There are two tiers of local government covering Lorton, at parish and unitary authority level: Lorton Parish Council and Cumberland Council. The parish council meets at Yew Tree Hall, a late 18th or early 19th century maltings building at High Lorton which was formerly part of Jennings Brewery, but has now been converted into the village hall. The parish is wholly within the Lake District National Park, and so some functions are administered by the Lake District National Park Authority, notably planning. The parish council works in partnership with the three neighbouring parishes of Blindbothel, Buttermere, and Loweswater as the Melbreak Communities, particularly to respond to issues of flooding along the River Cocker.

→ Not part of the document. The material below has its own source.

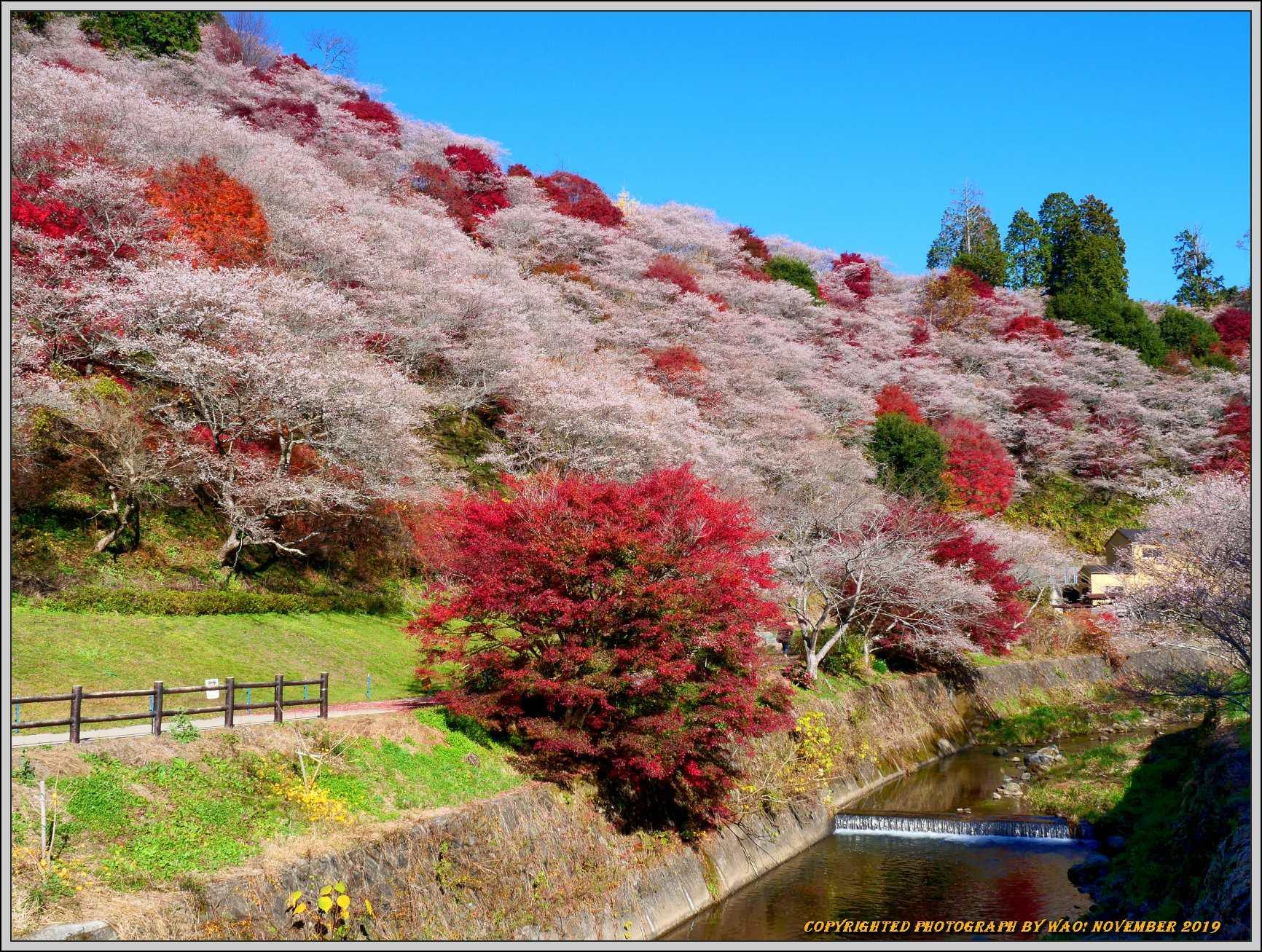 四季桜とモミジのコラボレーション-1_c0198669_15460123.jpg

For national elections, the parish forms part of the Penrith and Solway constituency.

===Administrative history===
Lorton was historically a township in the ancient parish of Brigham, in the historic county of Cumberland. The parish of Brigham was large, and its four south-eastern townships of Brackenthwaite, Buttermere, Lorton, and Wythop were served by a chapel of ease at Lorton. Further chapels subordinate to the one at Lorton were subsequently also established at Buttermere and Wythop.

The township of Lorton took on civil functions under the poor laws from the 17th century onwards. As such, the township also became a civil parish in 1866, when the legal definition of 'parish' was changed to be the areas used for administering the poor laws. The parish of Lorton was included in the Cockermouth Rural District from 1894.

Cockermouth Rural District was abolished in 1974, becoming part of the borough of Allerdale in the new county of Cumbria. Allerdale was in turn abolished in 2023 when the new Cumberland Council was created, also taking over the functions of the abolished Cumbria County Council in the area.

==Population==
At the 2021 census, the parish had a population of 253. At the 2001 census, Lorton had a population of 250.